MB Subba

A total of 844 businesses benefited from tax exemptions and other fiscal incentives under the Fiscal Incentives (FI) Act 2017, the finance minister said yesterday in the National Council (NC).

He was responding to questions from members after presenting the Fiscal Incentives Bill 2020 in the Upper House.

Lyonpo Namgay Tshering said that the country had received 28 Foreign Direct Investment (FDI) projects under the FI Act 2017, 50 percent of which are in the manufacturing sector. He said that 25 percent of the FDI came in the ICT and the rest in hotel sector.

The existing fiscal incentives include income tax exemption of 10 years on convertible currency earnings from export by newly established manufacturing and ICT service companies.

The finance minister said that 87 hotels had availed fiscal incentives under FI Act 2017 and another 90 hotel proposals had been given “technical approval” under the same Act.

The Act grants income tax holiday of 10 years and five years to newly established tourist standard hotels and existing hotels upgraded to tourist standard hotels, respectively.

“The fiscal incentives have benefited in terms of tax revenue and job creation,” Lyonpo said in his response to NC members’ questions on whether and how the fiscal measures had benefited the economy.

Lyonpo informed that those businesses that benefited from the fiscal incentives together created some 2,100 jobs, mostly in the hospitality sector. He added that about 80 percent of workforce in the hospitality sector, however, had lost their jobs.

Highlighting the financial implications of the fiscal incentives, Lyonpo said that the government had forgone Nu 6.5 billion (B) in taxes. In return, the government received a total of Nu 5.3B as taxes from the business establishments that availed fiscal incentives under the FI Act 2017.

Excerpted records

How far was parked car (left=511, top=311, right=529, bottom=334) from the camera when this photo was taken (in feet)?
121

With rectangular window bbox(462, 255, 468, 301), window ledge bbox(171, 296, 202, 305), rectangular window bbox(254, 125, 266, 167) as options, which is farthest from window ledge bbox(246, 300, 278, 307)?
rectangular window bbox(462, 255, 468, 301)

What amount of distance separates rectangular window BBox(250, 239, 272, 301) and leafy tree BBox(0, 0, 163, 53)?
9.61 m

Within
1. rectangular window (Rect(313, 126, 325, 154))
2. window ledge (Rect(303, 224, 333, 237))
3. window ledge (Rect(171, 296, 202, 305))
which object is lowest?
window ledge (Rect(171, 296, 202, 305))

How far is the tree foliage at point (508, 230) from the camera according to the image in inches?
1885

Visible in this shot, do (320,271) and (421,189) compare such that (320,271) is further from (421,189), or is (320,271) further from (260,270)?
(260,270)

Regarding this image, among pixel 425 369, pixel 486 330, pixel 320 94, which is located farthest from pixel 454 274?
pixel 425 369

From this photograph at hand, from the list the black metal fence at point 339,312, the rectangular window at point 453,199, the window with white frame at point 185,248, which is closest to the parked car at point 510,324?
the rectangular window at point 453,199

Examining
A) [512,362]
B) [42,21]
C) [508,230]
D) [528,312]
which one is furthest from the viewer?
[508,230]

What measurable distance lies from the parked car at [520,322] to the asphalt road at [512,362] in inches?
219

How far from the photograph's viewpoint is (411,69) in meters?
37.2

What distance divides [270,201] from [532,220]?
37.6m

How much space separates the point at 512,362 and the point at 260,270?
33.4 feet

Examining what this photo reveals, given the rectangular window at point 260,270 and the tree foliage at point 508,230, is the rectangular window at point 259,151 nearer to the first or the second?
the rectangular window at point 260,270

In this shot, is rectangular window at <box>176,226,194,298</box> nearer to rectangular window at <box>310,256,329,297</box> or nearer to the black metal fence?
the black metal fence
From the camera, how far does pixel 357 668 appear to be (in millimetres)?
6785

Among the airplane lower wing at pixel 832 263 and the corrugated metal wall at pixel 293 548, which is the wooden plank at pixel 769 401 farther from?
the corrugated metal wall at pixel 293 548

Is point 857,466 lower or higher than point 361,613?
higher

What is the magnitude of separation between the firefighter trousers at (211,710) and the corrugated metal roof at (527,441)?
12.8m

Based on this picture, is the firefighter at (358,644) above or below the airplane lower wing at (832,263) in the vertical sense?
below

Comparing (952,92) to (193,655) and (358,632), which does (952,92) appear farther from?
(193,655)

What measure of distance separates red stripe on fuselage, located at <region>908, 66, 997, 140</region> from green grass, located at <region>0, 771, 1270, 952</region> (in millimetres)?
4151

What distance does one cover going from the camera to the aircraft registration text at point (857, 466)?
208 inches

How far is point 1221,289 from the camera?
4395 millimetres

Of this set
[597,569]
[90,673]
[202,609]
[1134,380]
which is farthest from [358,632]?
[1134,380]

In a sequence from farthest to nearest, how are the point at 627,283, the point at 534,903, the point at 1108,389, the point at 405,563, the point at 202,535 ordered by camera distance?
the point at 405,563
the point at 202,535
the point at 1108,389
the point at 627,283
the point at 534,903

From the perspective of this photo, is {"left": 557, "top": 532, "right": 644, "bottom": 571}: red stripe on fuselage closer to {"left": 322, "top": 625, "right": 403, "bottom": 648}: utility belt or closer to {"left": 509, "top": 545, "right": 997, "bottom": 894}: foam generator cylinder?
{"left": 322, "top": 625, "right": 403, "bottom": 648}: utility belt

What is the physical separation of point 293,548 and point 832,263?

Tasks and exercises
[A] According to the article on fiscal incentives, how many hotels had availed fiscal incentives under the FI Act 2017?
[B] Carry on the article on fiscal incentives, starting after its final sentence.
The entries have no connection to the article on fiscal incentives.

Task results
[A] 87 hotels had availed fiscal incentives under the FI Act 2017.

[B]
The fiscal measures, which came into effect in the middle of 2017, were devised by the PDP government in line with the Economic Development Policy 2016. The income exemption, tax rebate, additional expenditure deduction, sales tax and customs duty exemptions and concessional customs duty, among other incentives, will expire on December 31, 2020.

Lyonpo said that manufacturing establishments had benefited in the form of tax exemptions on the import of machineries for establishment of plants.

One of the main objectives of the fiscal incentives, he said, was to create jobs through private sector development, adding that they were achieved to some significant extent.

The government has extended the expiry date of the FI Act 2017 up to June 30, 2022 without changing the areas of priority.

NC member from Haa, Ugyen Namgay, expressed concerns about the extension of the fiscal incentives to all the beneficiaries irrespective of how each sector has been affected by Covid-19.

The blanket extension of FI Act 2017, Lyonpo said, was needed as almost all the businesses were affected by the Covid-19. He said the new fiscal incentives would be evidence-based and will be given in targeted sectors.